Quote Originally Posted by Nelsonca61 View Post
Imagine how big our police force would have to be if every neighbour called them whilst having the tumbler to the wall listening out for arguments of the next door neighbours
The house I moved out of in Fairwater last year was in a terraced block of six and, for the first twenty years or so after it was built in 1963 our neighbours on one side were a young family where the father would come home drunk on a Saturday night quite often and I can remember being awoken quite often around midnight as a child by the shouting, arguing and general commotion coming from next door. The issue was something of a standing joke among the other families living nearby with the line "it must have been a full moon again on Saturday" often being trotted out.

My mother was probably the best friend of the wife and the fact that, to the best of my knowledge, my parents never rang the police when he was playing up can probably be put down to my mum being told by the wife that her husband never resorted to physical violence (she also told her that she would leave him as soon as her kids grew up and she was as good as her word). However, some of the other neighbours obviously felt concerned enough on a few occasions by what they were hearing to dial 999 because I can remember the police coming to calm things down.

Similarly, when I was living in the house alone after it had been left to my siblings and I when my mother died in 1999, my neighbours on the other side for about seven years would often argue loudly first thing in the morning using dreadful and threatening language from both husband and wife. These arguments would sometimes spill outside their house and, again, I can remember the police being needed on two or three occasions, so, presumably, a neighbour had thought the disturbance worthy of a 999 call.

I got one with all three of the argumentative individuals pretty well on a personal level. Indeed, I can remember meeting the first man I described after not seeing him for about fifteen years in an odd conversation where I kept on trying to ask him about what his life was like now and getting nowhere because he couldn't stop apologising for his behaviour on those Saturday nights a quarter of a century earlier. It was obvious he was deeply embarrassed by what he had done and this didn't surprise me really because, just like my other noisy neighbours, he was a fundamentally decent human being.
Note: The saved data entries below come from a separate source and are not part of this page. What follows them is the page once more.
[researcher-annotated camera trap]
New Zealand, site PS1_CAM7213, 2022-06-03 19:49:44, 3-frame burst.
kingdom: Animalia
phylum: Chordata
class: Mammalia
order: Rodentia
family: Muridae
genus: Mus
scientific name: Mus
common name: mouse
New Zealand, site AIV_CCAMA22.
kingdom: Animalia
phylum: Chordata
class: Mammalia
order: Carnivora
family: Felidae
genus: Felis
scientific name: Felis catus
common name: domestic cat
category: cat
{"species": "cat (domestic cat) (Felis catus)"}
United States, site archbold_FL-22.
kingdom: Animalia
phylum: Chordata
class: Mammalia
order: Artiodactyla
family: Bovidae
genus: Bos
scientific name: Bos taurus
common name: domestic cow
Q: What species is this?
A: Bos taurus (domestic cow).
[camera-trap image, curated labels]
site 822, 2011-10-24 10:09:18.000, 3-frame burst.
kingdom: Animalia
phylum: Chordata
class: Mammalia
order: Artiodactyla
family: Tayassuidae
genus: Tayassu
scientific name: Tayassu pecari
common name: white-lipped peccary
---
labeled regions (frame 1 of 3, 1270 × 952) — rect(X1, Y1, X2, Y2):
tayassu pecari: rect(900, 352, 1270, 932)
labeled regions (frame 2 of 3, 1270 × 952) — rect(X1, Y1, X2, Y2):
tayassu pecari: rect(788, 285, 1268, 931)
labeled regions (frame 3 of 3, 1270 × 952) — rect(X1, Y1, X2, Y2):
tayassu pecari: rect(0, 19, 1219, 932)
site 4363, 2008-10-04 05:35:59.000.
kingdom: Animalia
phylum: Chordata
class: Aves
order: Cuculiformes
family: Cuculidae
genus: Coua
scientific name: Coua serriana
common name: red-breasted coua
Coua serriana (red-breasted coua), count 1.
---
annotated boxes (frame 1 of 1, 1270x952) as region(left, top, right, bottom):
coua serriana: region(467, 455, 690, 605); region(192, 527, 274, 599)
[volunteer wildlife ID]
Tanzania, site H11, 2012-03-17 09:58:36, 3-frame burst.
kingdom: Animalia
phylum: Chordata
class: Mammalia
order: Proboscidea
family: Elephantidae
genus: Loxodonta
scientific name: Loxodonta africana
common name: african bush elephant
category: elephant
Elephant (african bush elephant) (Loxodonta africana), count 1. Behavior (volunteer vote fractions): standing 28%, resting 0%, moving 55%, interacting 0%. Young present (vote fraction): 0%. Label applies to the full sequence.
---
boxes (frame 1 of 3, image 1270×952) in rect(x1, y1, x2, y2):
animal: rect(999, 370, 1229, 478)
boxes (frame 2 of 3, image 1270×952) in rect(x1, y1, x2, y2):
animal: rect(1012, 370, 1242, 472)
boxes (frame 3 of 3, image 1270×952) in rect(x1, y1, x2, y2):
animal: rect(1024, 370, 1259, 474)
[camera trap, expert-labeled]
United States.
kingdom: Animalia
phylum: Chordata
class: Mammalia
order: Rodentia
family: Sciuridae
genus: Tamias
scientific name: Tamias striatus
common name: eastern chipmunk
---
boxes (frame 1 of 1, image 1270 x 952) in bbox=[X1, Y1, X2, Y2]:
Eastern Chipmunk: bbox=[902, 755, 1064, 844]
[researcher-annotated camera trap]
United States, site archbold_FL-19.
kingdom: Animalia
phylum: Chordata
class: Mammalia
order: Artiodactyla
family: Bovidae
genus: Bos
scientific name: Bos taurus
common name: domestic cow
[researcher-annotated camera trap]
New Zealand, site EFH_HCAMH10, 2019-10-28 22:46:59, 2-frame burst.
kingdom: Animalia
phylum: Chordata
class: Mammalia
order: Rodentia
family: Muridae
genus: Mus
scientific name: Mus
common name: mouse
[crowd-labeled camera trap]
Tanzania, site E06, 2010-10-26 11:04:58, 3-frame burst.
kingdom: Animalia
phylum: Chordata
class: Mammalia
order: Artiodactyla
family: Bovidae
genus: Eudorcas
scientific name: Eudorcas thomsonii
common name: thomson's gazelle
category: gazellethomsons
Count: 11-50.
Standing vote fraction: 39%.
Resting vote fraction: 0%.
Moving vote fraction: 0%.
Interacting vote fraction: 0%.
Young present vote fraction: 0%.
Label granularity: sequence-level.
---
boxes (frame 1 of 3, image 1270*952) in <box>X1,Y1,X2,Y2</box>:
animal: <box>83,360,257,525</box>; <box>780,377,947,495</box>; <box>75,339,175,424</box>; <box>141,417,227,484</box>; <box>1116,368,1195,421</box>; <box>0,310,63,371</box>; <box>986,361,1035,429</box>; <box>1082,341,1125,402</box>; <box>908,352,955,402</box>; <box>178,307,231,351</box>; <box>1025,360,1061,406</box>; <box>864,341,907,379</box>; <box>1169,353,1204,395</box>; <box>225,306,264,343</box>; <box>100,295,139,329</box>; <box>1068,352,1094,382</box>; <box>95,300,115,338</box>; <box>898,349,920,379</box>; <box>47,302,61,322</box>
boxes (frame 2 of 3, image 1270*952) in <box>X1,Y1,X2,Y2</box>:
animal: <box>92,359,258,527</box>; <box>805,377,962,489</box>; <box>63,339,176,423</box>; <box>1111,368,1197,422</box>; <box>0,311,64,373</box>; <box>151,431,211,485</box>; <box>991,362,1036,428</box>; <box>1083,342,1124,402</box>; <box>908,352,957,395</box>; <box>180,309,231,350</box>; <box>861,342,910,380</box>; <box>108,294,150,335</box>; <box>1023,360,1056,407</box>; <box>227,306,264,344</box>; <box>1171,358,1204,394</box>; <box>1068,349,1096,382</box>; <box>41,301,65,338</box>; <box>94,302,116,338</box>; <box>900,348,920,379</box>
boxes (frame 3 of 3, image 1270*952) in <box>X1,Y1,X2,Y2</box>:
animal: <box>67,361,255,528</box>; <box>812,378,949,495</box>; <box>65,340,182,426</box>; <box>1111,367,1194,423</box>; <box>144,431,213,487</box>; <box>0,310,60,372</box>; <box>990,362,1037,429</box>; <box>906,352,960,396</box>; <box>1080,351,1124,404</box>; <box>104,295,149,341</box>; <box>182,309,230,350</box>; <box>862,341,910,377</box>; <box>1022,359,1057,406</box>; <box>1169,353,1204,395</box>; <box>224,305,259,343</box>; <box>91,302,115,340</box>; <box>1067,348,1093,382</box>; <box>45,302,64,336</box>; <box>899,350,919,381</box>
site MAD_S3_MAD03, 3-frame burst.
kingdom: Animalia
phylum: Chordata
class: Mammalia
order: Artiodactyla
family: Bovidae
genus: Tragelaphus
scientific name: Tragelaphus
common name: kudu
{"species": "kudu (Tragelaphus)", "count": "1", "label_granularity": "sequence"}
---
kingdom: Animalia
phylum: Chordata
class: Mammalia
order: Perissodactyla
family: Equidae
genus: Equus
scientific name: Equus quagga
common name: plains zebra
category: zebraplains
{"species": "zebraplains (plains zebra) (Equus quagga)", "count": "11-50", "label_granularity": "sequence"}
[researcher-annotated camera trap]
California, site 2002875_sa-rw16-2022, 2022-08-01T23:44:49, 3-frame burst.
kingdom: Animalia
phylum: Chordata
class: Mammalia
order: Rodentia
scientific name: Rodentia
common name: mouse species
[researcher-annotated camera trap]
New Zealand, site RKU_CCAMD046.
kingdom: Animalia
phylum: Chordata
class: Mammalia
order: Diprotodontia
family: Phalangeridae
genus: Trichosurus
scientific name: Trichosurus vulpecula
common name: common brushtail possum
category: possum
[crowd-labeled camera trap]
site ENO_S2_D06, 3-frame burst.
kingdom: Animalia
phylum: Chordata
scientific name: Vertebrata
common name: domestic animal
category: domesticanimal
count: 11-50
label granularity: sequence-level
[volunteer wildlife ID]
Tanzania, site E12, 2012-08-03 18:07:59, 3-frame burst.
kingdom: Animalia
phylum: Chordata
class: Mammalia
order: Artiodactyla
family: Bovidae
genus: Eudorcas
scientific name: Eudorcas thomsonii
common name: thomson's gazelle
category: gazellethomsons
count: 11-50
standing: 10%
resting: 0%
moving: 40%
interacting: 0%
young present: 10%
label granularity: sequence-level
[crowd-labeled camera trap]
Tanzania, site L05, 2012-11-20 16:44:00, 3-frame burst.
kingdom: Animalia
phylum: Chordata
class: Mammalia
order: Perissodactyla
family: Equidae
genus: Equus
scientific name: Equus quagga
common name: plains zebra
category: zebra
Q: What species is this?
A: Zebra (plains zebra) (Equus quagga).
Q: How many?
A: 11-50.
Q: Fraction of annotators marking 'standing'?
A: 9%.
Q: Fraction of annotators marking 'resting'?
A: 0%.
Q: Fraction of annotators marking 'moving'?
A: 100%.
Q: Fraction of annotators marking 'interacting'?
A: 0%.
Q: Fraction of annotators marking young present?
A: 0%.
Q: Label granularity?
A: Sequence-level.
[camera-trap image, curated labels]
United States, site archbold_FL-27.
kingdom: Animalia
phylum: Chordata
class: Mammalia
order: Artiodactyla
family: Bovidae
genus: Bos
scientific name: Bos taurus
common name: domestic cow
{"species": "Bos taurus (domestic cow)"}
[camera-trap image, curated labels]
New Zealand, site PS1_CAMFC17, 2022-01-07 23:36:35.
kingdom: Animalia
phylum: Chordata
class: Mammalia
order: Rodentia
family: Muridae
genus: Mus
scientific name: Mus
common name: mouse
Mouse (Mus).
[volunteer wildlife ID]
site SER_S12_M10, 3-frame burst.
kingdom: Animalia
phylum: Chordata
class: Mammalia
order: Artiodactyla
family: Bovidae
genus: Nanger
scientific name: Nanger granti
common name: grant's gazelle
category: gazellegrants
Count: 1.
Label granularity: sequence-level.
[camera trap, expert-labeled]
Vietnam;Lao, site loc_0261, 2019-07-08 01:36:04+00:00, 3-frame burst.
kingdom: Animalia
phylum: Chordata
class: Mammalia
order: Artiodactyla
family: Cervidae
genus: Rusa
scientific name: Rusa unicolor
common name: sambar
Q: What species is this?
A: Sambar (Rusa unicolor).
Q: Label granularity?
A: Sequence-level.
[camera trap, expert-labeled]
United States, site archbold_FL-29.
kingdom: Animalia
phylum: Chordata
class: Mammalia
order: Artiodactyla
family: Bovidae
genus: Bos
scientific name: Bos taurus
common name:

However, if any of the three were ever to be one of two candidates in a contest to elect our next Prime Minister, my vote (provided I had one!) would go, without hesitation, to their opponent and I would consider it my duty as a UK citizen to let other voters know about their character defects if asked.

That's why trying to make out that Boris Johnson, at this point in his life, is just like anyone else when it comes to incidents such as the one that happened on Friday morning doesn't wash with me I'm afraid.